Friedman, as we’ve seen, worked at the Jet Propulsion Laboratory on the design of a large sail targeting Comet Halley, and although that mission never flew, he has been an advocate of sail designs for decades, anticipating that we would one day understand the virtues of leaving propellant behind and shedding the rocket equation altogether. In his 1988 book Starsailing: Solar Sails and Interstellar Travel, he brings his experience to the long view:

[The sail] would provide a nearly perfect means of interstellar travel — except that it requires sunlight, and we will run out of that as we leave the solar system, a circumstance that could leave us becalmed, like a terrestrial sailboat on a windless ocean. We could, however, use a series of gravity assist maneuvers to keep ourselves moving along. We could fly around Jupiter, for instance, then head in toward the sun, picking up a lot of speed with our sail. Then we could swing around and head out past Jupiter and Saturn, picking up even more speed. With a large sail and with a close fly-by of the sun, assuming good thermal protection, we could conceivably exit the solar system at a rate of 40 astronomical units a year — in other words, we could travel through the whole solar system in about 1 year. Even at that great a speed, however, we would not reach the second star for 6,600 years! Not so good. Nevertheless, this use of gravity assist and solar sailing combined offers real promise for the use of solar sails even for traveling to the outer planets, which may extend the range of the interplanetary shuttle.

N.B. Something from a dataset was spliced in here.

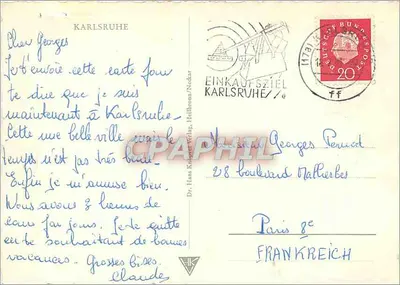 Grâce aux Karlsruhe — widok miasta z zamekiem, fontanną, piramidą i jeziorem — Rewers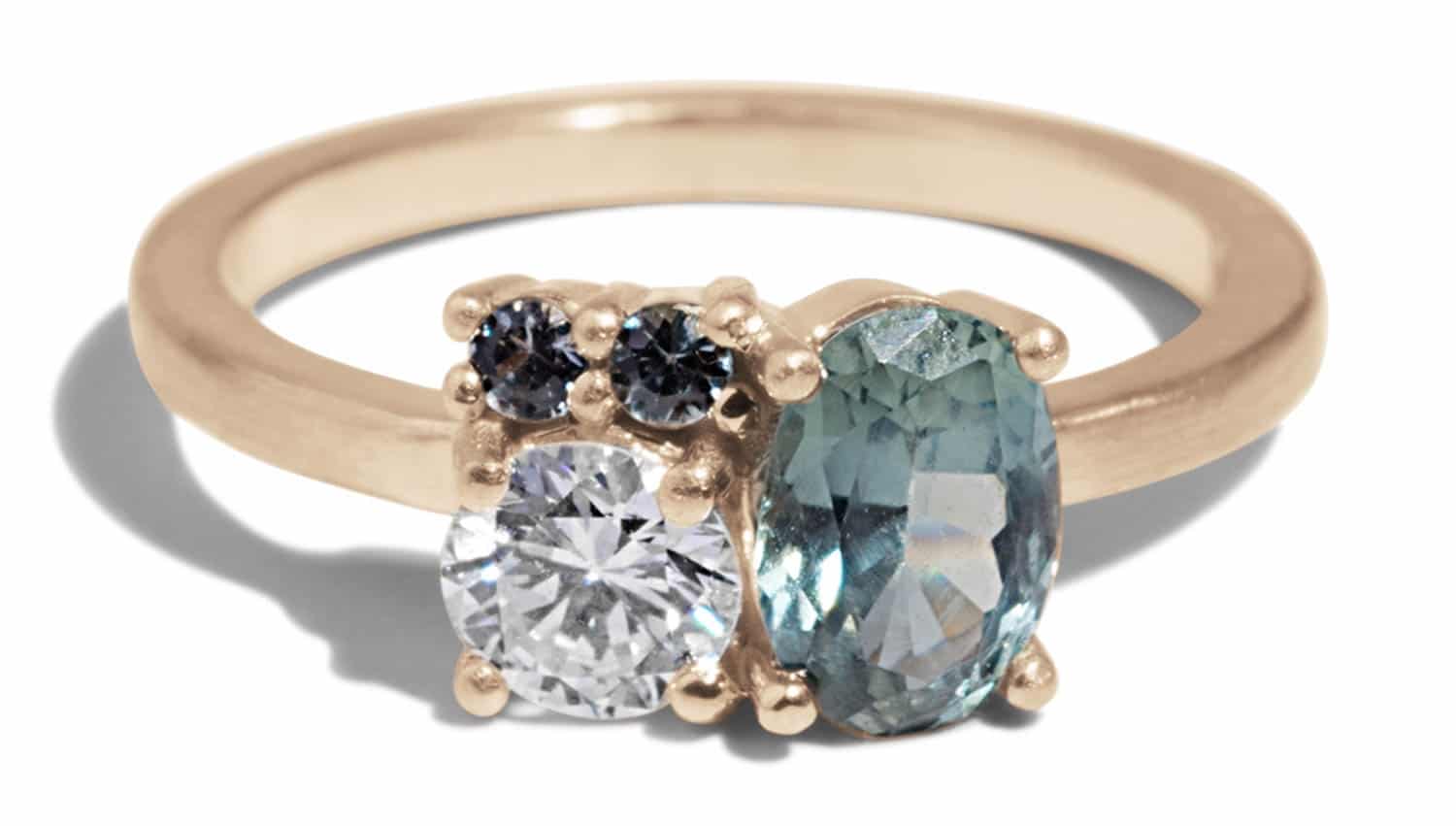 Custom Diamond and Blue Sapphire Ring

But Friedman has interstellar thinking in his bones. Intimately familiar with the work of Robert Forward, he goes on to describe the latter’s concept of a 3.6 kilometer sail that would, using laser beaming technologies, get a one-ton payload to Alpha Centauri in about 40 years, reaching a bit more than one-tenth of lightspeed. It was one of many Forward designs that speculate on what a human presence in space and the immense power of directed light could accomplish.

After the years at JPL, working with Bruce Murray and Carl Sagan, the time on Voyager, the 32 years as executive director of The Planetary Society, Louis Friedman, one of its founders, is seeing yet another result of his efforts pay off. I can assure you that when LightSail-1 flies, we’ll pop open a bottle of Champagne at my house, and the first toast of the evening will go to him.